Under intense middle class pressure after the OPEC petroleum price hikes of 1973 and 1979 made the gas-guzzling Ambassador and Premier Padmini unaffordable, a proposal to revive the Maruti small car project initiated by Sanjay Gandhi during the Emergency was forwarded when Indira Gandhi returned to power at the Centre in 1980, following the ignominious collapse of the Janata Party coalition government. The late V. Krishnamurthy — the greatest ever public sector enterprises chieftain (BHEL, SAIL) — was despatched to negotiate with Suzuki and returned with an agreement in record time.
Maruti-Suzuki India Ltd began production in 1982 in Gurgaon, Haryana as a public sector majority shareholding (55 percent) joint venture company with R.C. Bhargava, a Central government bureaucrat as chairman. Only 20 years later did the government sell its equity at a vast profit to Suzuki. Today MIL is India’s largest and most valuable cars manufacturing company (annual revenue: Rs.146,000 crore) and exports India-made motor cars to 100 countries.

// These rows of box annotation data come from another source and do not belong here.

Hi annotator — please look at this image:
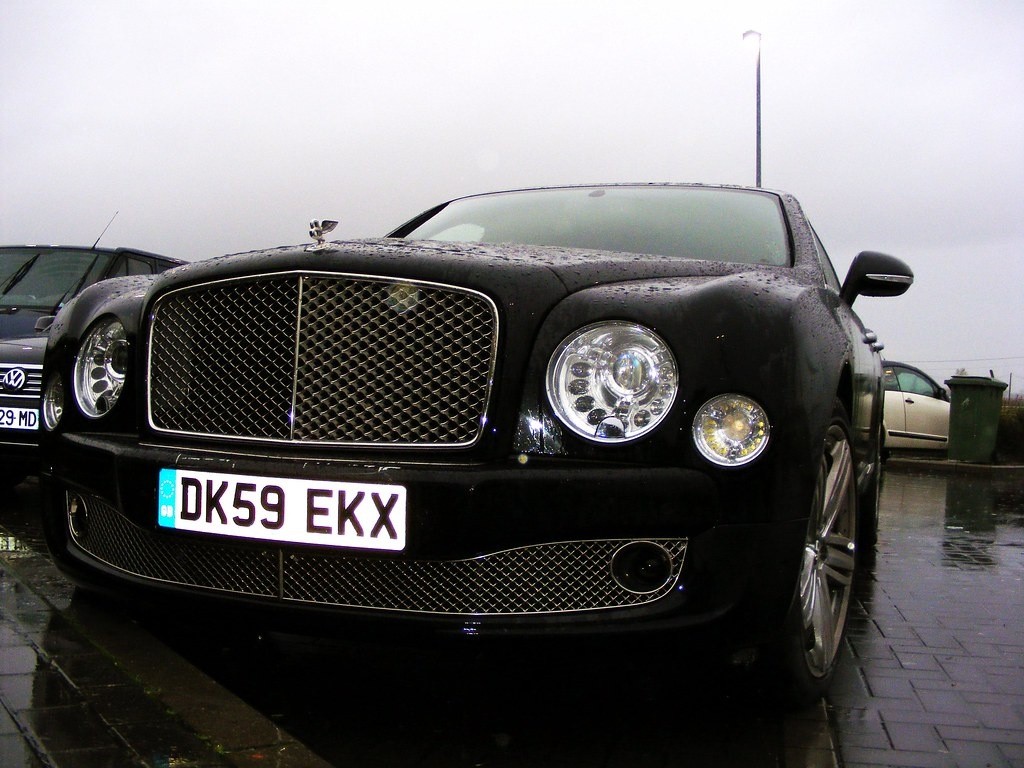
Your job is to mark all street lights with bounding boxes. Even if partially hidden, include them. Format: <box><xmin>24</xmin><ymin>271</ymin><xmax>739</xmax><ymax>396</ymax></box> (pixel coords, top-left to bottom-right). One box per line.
<box><xmin>745</xmin><ymin>28</ymin><xmax>764</xmax><ymax>185</ymax></box>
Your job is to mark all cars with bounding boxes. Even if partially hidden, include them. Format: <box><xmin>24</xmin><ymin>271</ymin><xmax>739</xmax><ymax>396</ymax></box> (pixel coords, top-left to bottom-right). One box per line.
<box><xmin>882</xmin><ymin>360</ymin><xmax>953</xmax><ymax>463</ymax></box>
<box><xmin>0</xmin><ymin>243</ymin><xmax>191</xmax><ymax>490</ymax></box>
<box><xmin>38</xmin><ymin>180</ymin><xmax>918</xmax><ymax>722</ymax></box>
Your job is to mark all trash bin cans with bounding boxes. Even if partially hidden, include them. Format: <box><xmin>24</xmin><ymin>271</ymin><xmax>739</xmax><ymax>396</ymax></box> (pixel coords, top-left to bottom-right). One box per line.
<box><xmin>944</xmin><ymin>375</ymin><xmax>1009</xmax><ymax>463</ymax></box>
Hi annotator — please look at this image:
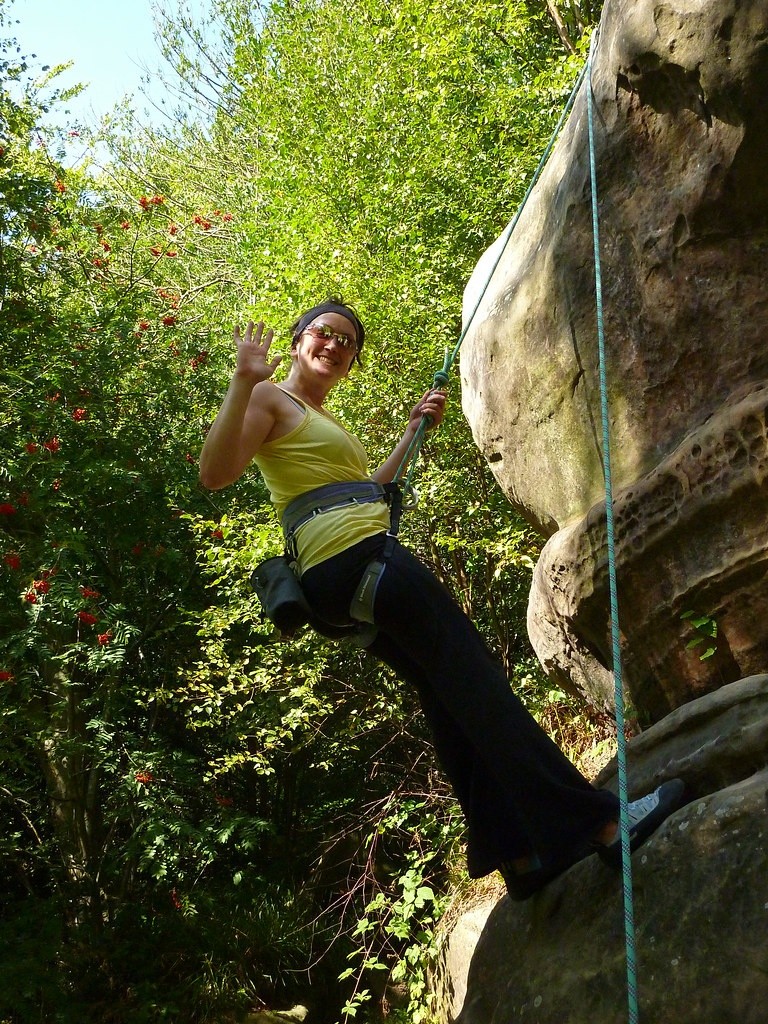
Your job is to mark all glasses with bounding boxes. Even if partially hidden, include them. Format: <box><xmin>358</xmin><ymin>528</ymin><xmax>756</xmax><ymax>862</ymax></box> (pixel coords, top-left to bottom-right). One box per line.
<box><xmin>304</xmin><ymin>322</ymin><xmax>359</xmax><ymax>356</ymax></box>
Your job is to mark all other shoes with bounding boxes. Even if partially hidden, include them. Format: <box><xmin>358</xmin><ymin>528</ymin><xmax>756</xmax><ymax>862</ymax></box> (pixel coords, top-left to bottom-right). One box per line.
<box><xmin>498</xmin><ymin>837</ymin><xmax>601</xmax><ymax>901</ymax></box>
<box><xmin>598</xmin><ymin>778</ymin><xmax>685</xmax><ymax>872</ymax></box>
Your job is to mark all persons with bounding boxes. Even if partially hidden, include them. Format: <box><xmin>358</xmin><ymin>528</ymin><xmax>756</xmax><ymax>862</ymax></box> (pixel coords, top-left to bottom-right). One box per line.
<box><xmin>200</xmin><ymin>292</ymin><xmax>685</xmax><ymax>902</ymax></box>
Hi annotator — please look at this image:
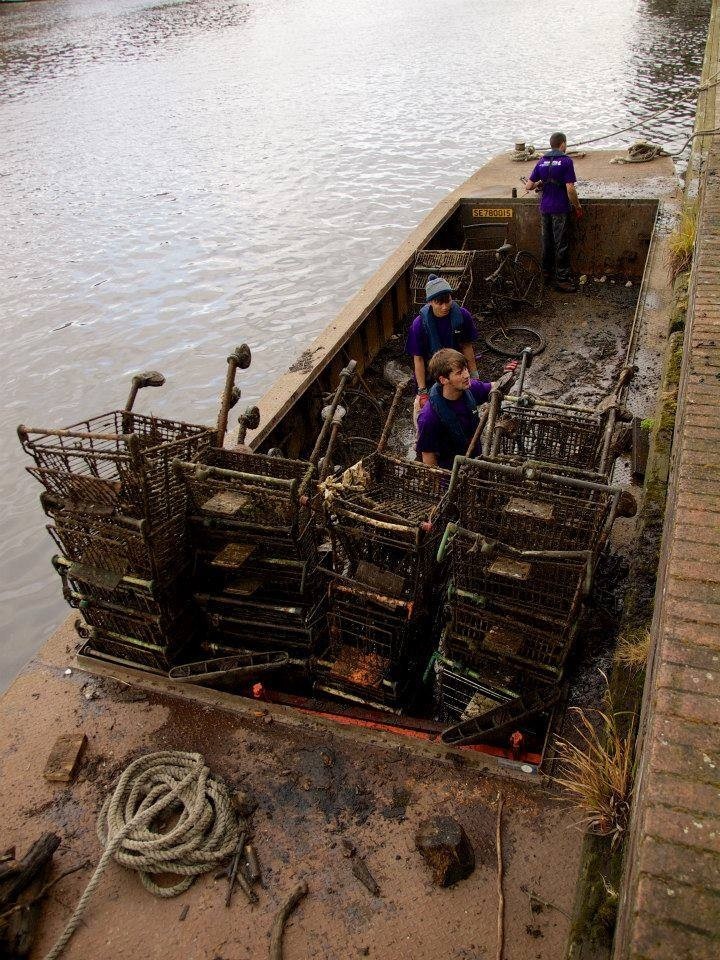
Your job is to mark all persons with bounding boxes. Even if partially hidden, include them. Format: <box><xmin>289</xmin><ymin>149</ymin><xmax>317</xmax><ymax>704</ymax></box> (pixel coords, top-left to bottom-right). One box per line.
<box><xmin>407</xmin><ymin>274</ymin><xmax>481</xmax><ymax>410</ymax></box>
<box><xmin>525</xmin><ymin>131</ymin><xmax>584</xmax><ymax>292</ymax></box>
<box><xmin>415</xmin><ymin>349</ymin><xmax>519</xmax><ymax>472</ymax></box>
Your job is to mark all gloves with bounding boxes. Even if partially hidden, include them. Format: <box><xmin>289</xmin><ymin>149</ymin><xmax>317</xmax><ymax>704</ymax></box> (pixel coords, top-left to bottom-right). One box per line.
<box><xmin>469</xmin><ymin>371</ymin><xmax>479</xmax><ymax>382</ymax></box>
<box><xmin>418</xmin><ymin>387</ymin><xmax>429</xmax><ymax>409</ymax></box>
<box><xmin>576</xmin><ymin>207</ymin><xmax>584</xmax><ymax>219</ymax></box>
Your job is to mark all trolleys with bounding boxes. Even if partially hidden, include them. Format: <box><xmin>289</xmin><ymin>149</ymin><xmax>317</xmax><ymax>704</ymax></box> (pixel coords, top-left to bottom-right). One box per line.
<box><xmin>18</xmin><ymin>345</ymin><xmax>621</xmax><ymax>735</ymax></box>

In Japan, Suzuki Motors is an also-ran automotives manufacturing company dwarfed by Toyota and Honda. But Osamu Suzuki outflanked them by venturing abroad to developing countries (including India) and establishing 35 Suzuki Motors plants in 23 countries. And his modus operandi: to closely cooperate with governments to establish strong viable business enterprises. That’s not crony capitalism, but good business sense. Rahul Gandhi and sidekick Jairam Ramesh who are always trashing government-business cooperation, please note.